Il est par ailleurs important de noter que la production de gaz de schiste ne représente qu’une infime portion de la consommation totale d’eau au Canada. L’industrie manufacturière, l’agriculture et d’autres secteurs d’activité consomment actuellement des milliards de gallons d’eau de plus que les producteurs de gaz de schiste.

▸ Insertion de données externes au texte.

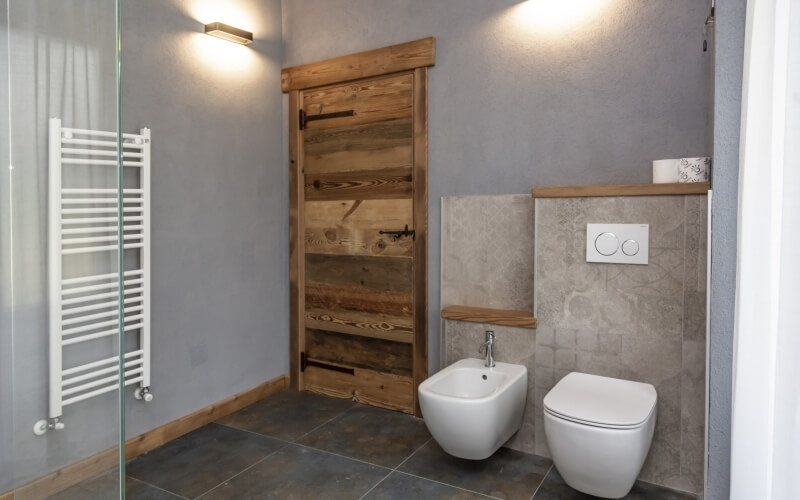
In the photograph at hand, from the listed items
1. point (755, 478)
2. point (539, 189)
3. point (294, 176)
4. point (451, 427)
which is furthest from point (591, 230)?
point (294, 176)

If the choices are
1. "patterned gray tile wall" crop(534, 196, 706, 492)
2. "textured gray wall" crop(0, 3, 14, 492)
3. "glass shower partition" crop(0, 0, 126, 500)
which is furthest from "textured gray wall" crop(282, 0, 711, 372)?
"textured gray wall" crop(0, 3, 14, 492)

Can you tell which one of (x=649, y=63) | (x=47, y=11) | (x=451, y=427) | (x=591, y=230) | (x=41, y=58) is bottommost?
(x=451, y=427)

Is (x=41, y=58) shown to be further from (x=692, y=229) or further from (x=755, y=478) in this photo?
(x=692, y=229)

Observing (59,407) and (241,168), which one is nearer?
(59,407)

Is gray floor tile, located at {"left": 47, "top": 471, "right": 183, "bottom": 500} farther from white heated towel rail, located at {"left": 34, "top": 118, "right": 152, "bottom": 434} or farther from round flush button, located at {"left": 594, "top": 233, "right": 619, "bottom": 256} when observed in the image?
round flush button, located at {"left": 594, "top": 233, "right": 619, "bottom": 256}

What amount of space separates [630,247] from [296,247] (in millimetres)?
1940

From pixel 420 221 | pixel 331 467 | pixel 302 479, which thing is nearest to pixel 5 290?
pixel 302 479

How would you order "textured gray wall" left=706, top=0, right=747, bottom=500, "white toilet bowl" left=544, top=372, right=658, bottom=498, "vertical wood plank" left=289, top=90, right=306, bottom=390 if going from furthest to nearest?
"vertical wood plank" left=289, top=90, right=306, bottom=390
"white toilet bowl" left=544, top=372, right=658, bottom=498
"textured gray wall" left=706, top=0, right=747, bottom=500

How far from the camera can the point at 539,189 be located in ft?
7.79

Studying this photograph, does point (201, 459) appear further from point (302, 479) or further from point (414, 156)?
point (414, 156)

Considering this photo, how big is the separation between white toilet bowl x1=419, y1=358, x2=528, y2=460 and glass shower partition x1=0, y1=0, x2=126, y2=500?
119 cm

Selon le ministère de l’Énergie et des Mines du Nouveau-Brunswick, « la fracturation hydraulique » de chaque puits type « pourrait nécessiter jusqu’à 20 millions de litres d’eau. Ce chiffre peut paraître élevé, mais il est important de noter qu’il ne représente que 0,00025 pour cent des 80 billions de litres de pluie qui tombent sur le Nouveau-Brunswick chaque année. Le Nouveau-Brunswick dispose et continuera de disposer de quantités d’eau suffisantes pour sa population, ses écosystèmes et son industrie, incluant les activités d’exploitation du gaz naturel. »

golfPour mettre 20 millions de litres en perspective, la même quantité d’eau sera utilisée pour un terrain de golf tous les 28 jours. Il faut vingt millions de litres d’eau pour cultiver neuf acres de maïs par année.

Une étude menée en 2010 par Stantec Consulting ltée pour le compte de Corridor Resources inc., a conclu que les rivières Kennebecasis et Pollett peuvent potentiellement servir de sources d’approvisionnement en eau pouvant répondre aux besoins d’exploitation du sous-bassin complet d’Elgin, une région d’une superficie d’environ 10 km sur 15 km, tout en maintenant les débits permettant de protéger l’habitat aquatique. Il est important de noter que le sous-bassin d’Elgin dispose d’une ressource importante en gaz naturel.

En Colombie-Britannique, une importante province productrice de pétrole et de gaz, la production pétrolière et gazière représente moins de un pour cent de la consommation totale d’eau de la région. En Alberta, elle est de moins de 1,5 pour cent.

En outre, cette empreinte en eau n’ira qu’en se réduisant. Comme l’indique à juste titre le magazine Water Canada, « l’industrie pétrolière et gazière canadienne est une leader en matière de recherche et de développement pour la réutilisation de l’eau. »

Prenons par exemple les événements de Dawson Creek, en C.-B. : en proie à des ressources en eau limitées, les producteurs de la région de Dawson Creek ont investi 12 millions de dollars dans la construction d’une station de traitement de l’eau, qui transforme les eaux usées non potables en des fluides utilisables à des fins d’exploitation énergétique. Dawson Creek pourrait donc bien être le modèle à suivre pour les producteurs qui continuent à réduire leur empreinte sur les ressources en eau, tout en s’assurant que les communautés récoltent les avantages économiques de l’exploitation pétrolière et gazière.

L’industrie a de plus en plus recours à une pratique visant le recyclage de « l’eau de reflux », soit l’eau refluée à la suite des étapes de fracturation hydraulique, en la mélangeant à de l’eau douce et en la réutilisant dans le cadre de futures activités de fracturation hydraulique. Alors que les producteurs continuent à accroître la quantité d’eau qu’ils recyclent, même ces quantités comparativement faibles continueront à diminuer. Si l’on en croît le département de la Protection de l’environnement de la Pennsylvanie (Pennsylvania Department of Environmental Protection), les exploitants des schistes de Marcellus recyclent aujourd’hui 90 pour cent de leurs eaux de reflux.